Any suggestion there was a need for additional 700Mhz spectrum in the short term was "ludicrous" and "specious", Stanton told BusinessDesk in an interview from the US.
The effect of Communications Minister Amy Adams's decision this week to proceed with the auction will almost certainly advantage the deepest pocketed player in the New Zealand market, multi-national carrier Vodafone, says Stanton, the largest individual shareholder in Trilogy International Partners, the American 60 percent shareholder in 2degrees.
"If the government intentionally or unintentionally gives a competitive advantage to a hugely well financed company like Vodafone, that disadvantages us and Telecom," he said.
In much of the world, and especially the US, new mobile spectrum was becoming scarce as mobile digital technology takes off, but that pressure has yet to emerge in New Zealand.
"Because it was a duopoly for longer than most, (New Zealand's mobile market) developed more slowly."
Moreover, the world is waiting for a supply of compatible handsets to emerge for 700Mhz mobile services in coming months, further reducing the urgency for the sale of New Zealand spectrum in that radio frequency band.
"We are prepared to compete forever on a level playing field," said Stanton, who says the Trilogy directors' success over nearly three decades in wireless and mobile technology, first in the US and then globally, lies behind 2degrees' success in carving a third player niche in the relatively small New Zealand market.
"The little guy sees the government as a source of protection from the big guy. We are looking for them (Vodafone) not to get an unfair advantage by having more spectrum at a particular band," said Stanton.

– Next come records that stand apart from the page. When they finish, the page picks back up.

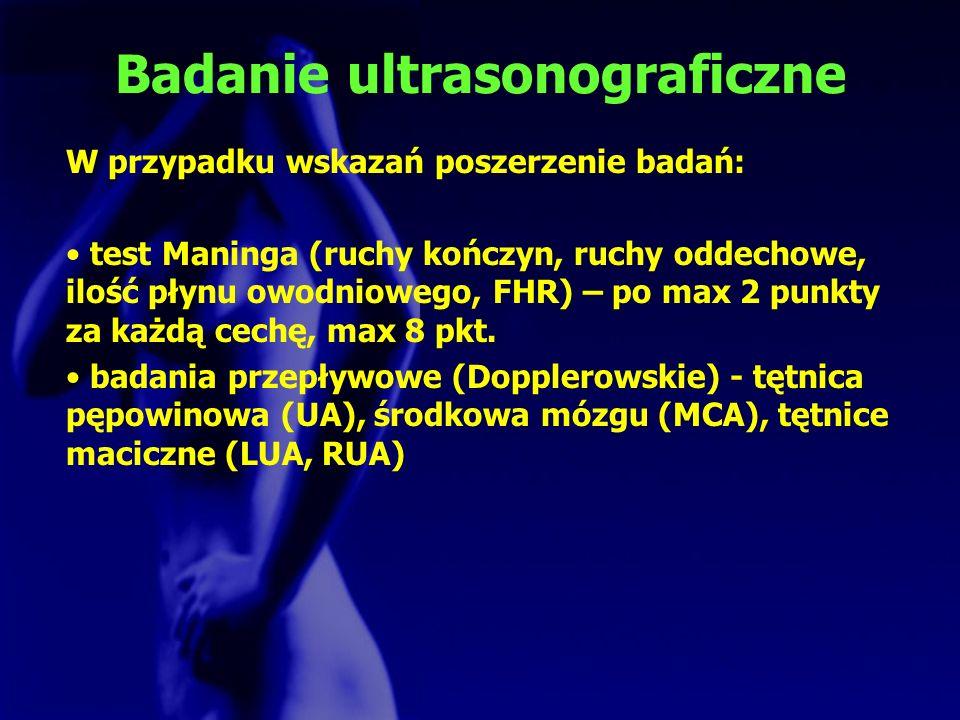 Badanie ultrasonograficzne W przypadku wskazań poszerzenie badań: test Maninga (ruchy kończyn, ruchy oddechowe, ilość płynu owodniowego, FHR) – po max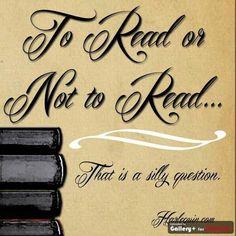 Lire ou ne pas lire ?... qu'elle question ridicule!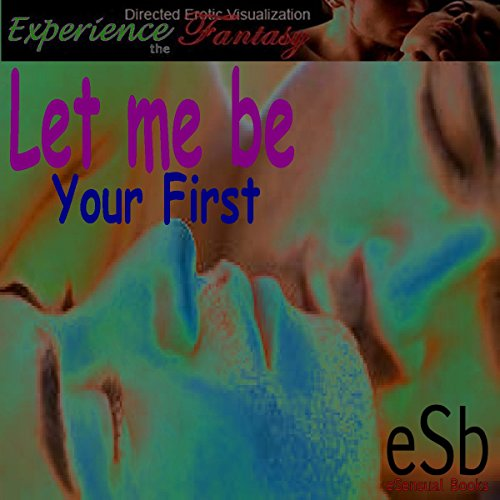 Let Me Be Your First audiobook cover art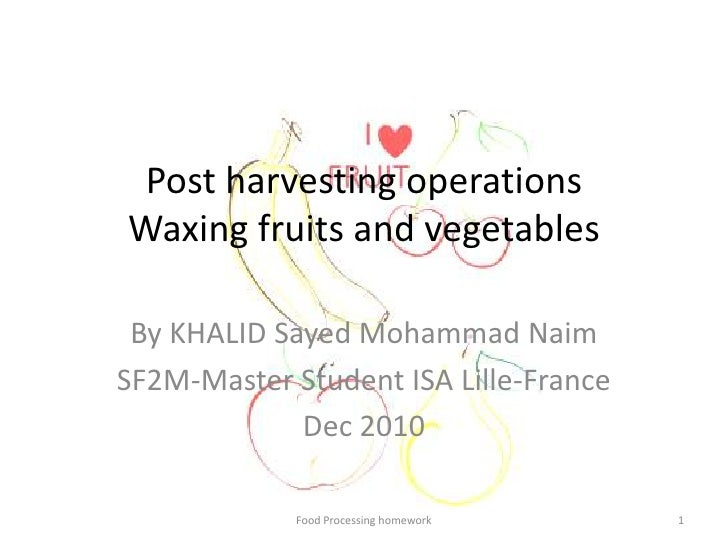 Post harvesting operationsWaxing fruits and vegetables<br />By KHALID Sayed Mohammad Naim<br />SF2M-Master Student ISA Lil...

Telecom backs 2degrees' view, as does Labour associate ICT spokesperson Clare Curran, who has written to the Commerce Commission to complain about the second round of spectrum auction.
Both Telecom and Vodafone have sought clearance from the competition regulator for the right to acquire more spectrum, and the outcome of the auction will depend on the Commerce Commission's view of the potential for unfair commercial advantage to any party of owning substantially more 700Hhz spectrum than competitors.
Since it was only seeking to recover the national costs of converting from analogue to digital TV broadcasts, "the government does need to do it for the revenue," said Stanton. "The competitors don't need it for the capacity, or the coverage, so you can hold it in abeyance."
2degrees has less capital available for buying assets it may use in the future and is only just finishing the capital-intensive roll-out of its own 3G technology network, and would prefer a breather before being pushed to invest in 4G, having already spent $450 million since start-up in 2009.
Stanton is stepping onto the 2degrees board as a final consequence of the death of former Trilogy executive and 2degrees chief executive Eric Hertz in a plane crash in the sea off the west coast of the North Island in March this year.
Trilogy's former chief technology officer and 2degrees chairman, Stewart Sherriff, has stepped into Hertz's shoes this year and current Trilogy director, Brad Horwitz, has taken the chair.
Stanton has co-founded three, top 10 wireless operators in the US in the last 25 years. He helped found McCaw Cellular Communications (sold to AT&T in 1994), was the founder of Western Wireless Corporation (sold to Alltel in 2005), which created Voicestream (sold to Deutsche Telekom, now T-Mobile in 2001), and co-founded, along with Horwitz, Western Wireless International, which operated mobile networks in 12 countries around the world. He chairs the board of another US mobile play, Clearwire Corp.
Asked about emerging talk of 5G technology, Stanton was dismissive: "As soon as someone can tell me what 5G is, then they will start talking about 6G just to make you think you don't know something."